▶ **PROBLEM TO SOLVE**
Reproduce the stretch of the film review from "The performances are" through "fascinating character study.", replacing "phenomenal" with "outstanding".

▶ **TEXT PROVIDED**
:::

During this period, her narcissistic ego has further developed despite her being matured over time. A case in point being that she can’t digest the fact that her father has now given up on alcohol and instead also composed a tune for her. This piles up into rage that is aimed at her then boyfriend who has to bear the brunt for the same. Yet, that desperation of wanting to find her mother does eventually pay off(after another jump in time) in a searing scene that made my heart melt. The two characters console each other(while her mother provides her with an email address for them to keep in touch) with their moment reduced to being short lived.
This brings me to the bittersweet final act that is titled more towards a heartbreak while adding a streak of hope. One year after their meetup, the protagonist, while continuing to fuel her inner freedom decides to send her mother an email for the first time. The email remains undelivered which brings her to the same position that she hsd previously found herself in at the start of the film. She doesn’t have a way to get in touch with her mother and that is such a heartbreaking emotion. Yet, the symphony that she plays on the piano depicts a sense of healing while days of uncertainty lie ahead of her. It was poetic, pragmatic and a melancholic tale of metamorphosis that made me think about the protagonist long after the film had ended. It was searingly beautiful and bittersweet in a masterfully penned screenplay.
Dialogues, Music & Direction
The dialogues are conversational and fully relying on the viewers to try and dig beneath the surface. The more you delve in it, the more rewards are to be had. The music and the BGM are painfully beautifully, often cutting through the emotions with a wonderful symphony. Every time there is a buildup of emotions, a little synphony kicks in to pave the way ahead in the narrative. The cinematography is wonderful, often taking the viewing on the journey of the protagonist, represented by some wonderful frames and colours. The dark and neon pink hues of the city are cut by shades of yellow of the countryside that is reflective of the confused mindset of the protagonist. The editing is crisp and sharp. Director Davy Chou does a wonderful job in handling a sensitive subject with the most pragmatic kind of emotions which are conflicting just like in reality. The idea was not to allow the viewers to sit on a fixed set of emotions for too long and he does a wonderful job here. The direction is excellent.
The performances are excellent here. Guka Han as Tena, Yoann Zimmer as Maxime and Oh Gwang-rok as the Father have their moments to shine. But the show belongs to Park Ji-min who is phenomenal as Freddie. This was such a challenging character to portray given that there were multiple and challenging emotions in play and she does such a brilliant job. It was a towering act in a brilliant performance which ended up being a fascinating character study.
Return To Seoul is an aching exploration of the concept of Home and the scarred metamorphosis of a conflicting character that makes for a fascinating character study, in what ended being a brilliant watch! Available on Mubi and Highly Recommended!

:::

▶ **SOURCE DATA**
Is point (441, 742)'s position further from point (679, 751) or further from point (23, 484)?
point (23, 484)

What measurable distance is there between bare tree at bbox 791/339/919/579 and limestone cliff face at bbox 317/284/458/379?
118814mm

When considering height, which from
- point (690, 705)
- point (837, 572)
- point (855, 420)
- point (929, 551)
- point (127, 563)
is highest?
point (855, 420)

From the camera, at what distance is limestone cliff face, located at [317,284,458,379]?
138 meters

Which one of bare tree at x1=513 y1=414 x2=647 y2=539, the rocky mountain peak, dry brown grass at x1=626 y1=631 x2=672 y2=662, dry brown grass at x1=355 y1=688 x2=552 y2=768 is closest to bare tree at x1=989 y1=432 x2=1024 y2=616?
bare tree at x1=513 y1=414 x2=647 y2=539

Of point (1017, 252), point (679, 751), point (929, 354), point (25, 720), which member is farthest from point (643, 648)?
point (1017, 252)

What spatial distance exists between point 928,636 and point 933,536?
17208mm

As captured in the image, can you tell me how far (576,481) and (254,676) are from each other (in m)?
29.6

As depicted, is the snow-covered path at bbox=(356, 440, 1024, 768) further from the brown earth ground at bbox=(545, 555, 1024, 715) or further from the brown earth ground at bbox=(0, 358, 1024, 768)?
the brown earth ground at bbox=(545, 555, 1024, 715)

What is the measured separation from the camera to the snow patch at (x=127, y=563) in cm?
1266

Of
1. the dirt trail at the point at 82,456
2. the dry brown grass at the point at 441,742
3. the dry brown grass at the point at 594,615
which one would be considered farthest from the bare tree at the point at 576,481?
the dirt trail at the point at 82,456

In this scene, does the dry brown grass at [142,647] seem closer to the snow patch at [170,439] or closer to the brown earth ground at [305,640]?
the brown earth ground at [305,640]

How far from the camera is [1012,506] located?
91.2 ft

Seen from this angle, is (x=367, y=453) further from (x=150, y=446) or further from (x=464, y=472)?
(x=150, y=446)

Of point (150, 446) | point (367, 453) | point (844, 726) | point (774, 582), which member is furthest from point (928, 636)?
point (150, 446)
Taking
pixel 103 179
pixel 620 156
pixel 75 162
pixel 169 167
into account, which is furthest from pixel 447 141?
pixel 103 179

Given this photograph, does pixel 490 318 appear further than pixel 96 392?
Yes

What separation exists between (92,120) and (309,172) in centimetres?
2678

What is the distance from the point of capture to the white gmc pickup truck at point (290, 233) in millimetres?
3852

:::

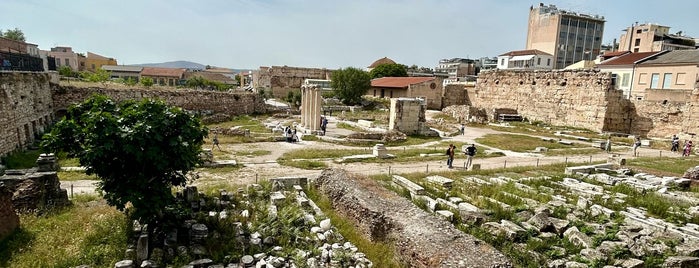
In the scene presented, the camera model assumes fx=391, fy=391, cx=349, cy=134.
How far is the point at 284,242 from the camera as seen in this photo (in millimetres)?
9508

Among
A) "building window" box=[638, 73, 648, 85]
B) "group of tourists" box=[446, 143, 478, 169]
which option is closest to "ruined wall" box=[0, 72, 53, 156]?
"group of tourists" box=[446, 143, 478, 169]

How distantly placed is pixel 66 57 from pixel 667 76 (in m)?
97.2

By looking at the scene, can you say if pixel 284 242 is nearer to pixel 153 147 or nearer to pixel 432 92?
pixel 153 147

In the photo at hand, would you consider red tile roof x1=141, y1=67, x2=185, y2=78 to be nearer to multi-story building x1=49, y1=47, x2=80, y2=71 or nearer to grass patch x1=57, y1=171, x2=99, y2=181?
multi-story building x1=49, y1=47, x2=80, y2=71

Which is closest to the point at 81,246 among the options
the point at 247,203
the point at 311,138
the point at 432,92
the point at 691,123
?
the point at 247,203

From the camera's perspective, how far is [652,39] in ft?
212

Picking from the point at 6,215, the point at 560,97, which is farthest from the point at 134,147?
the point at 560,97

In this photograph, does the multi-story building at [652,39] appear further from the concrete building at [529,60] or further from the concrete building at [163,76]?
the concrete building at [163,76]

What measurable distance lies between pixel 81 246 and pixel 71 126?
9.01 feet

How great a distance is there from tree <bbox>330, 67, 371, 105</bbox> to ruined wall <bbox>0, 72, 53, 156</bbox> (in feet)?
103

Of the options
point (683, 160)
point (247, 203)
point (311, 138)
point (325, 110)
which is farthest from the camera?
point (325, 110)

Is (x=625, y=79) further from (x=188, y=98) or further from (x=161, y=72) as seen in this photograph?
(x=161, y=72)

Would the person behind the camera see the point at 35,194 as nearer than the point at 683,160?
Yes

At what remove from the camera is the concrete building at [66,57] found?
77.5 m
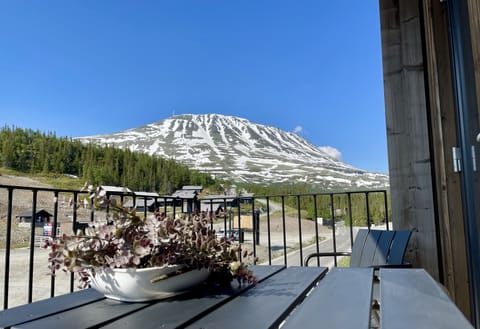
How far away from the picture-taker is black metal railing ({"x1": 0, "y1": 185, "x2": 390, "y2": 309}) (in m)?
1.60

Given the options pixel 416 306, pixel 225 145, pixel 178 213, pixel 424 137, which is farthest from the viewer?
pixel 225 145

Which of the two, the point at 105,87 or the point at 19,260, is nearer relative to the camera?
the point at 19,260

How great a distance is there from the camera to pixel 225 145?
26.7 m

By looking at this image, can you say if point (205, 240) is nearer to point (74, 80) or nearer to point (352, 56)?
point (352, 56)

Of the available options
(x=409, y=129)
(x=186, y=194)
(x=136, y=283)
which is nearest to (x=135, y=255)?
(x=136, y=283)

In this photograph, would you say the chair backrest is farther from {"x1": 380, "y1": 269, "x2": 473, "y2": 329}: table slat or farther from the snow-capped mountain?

:::

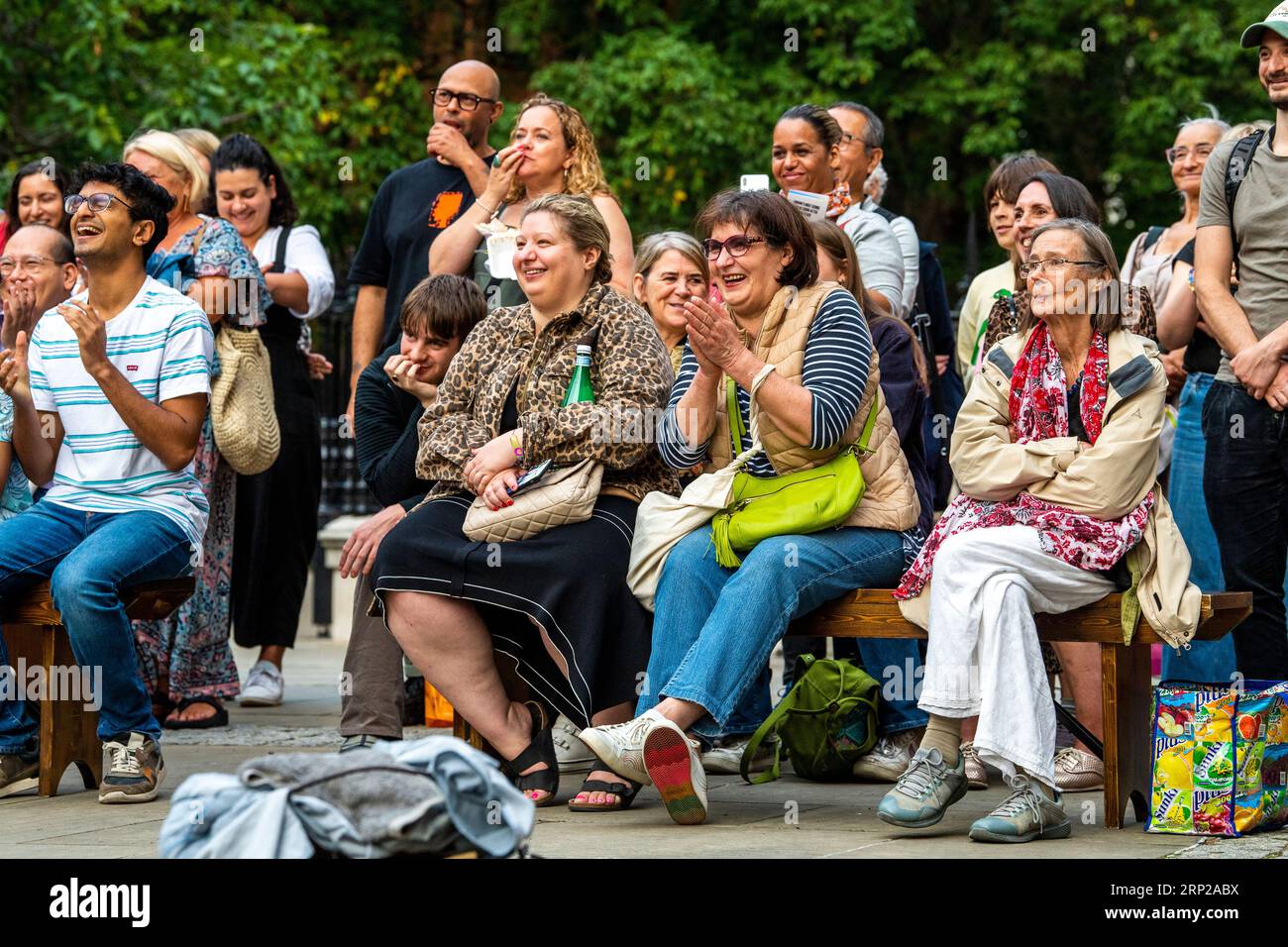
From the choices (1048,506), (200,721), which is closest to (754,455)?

:::

▶ **OUTPUT FOR THIS EXERCISE**
The performances are excellent here. Guka Han as Tena, Yoann Zimmer as Maxime and Oh Gwang-rok as the Father have their moments to shine. But the show belongs to Park Ji-min who is outstanding as Freddie. This was such a challenging character to portray given that there were multiple and challenging emotions in play and she does such a brilliant job. It was a towering act in a brilliant performance which ended up being a fascinating character study.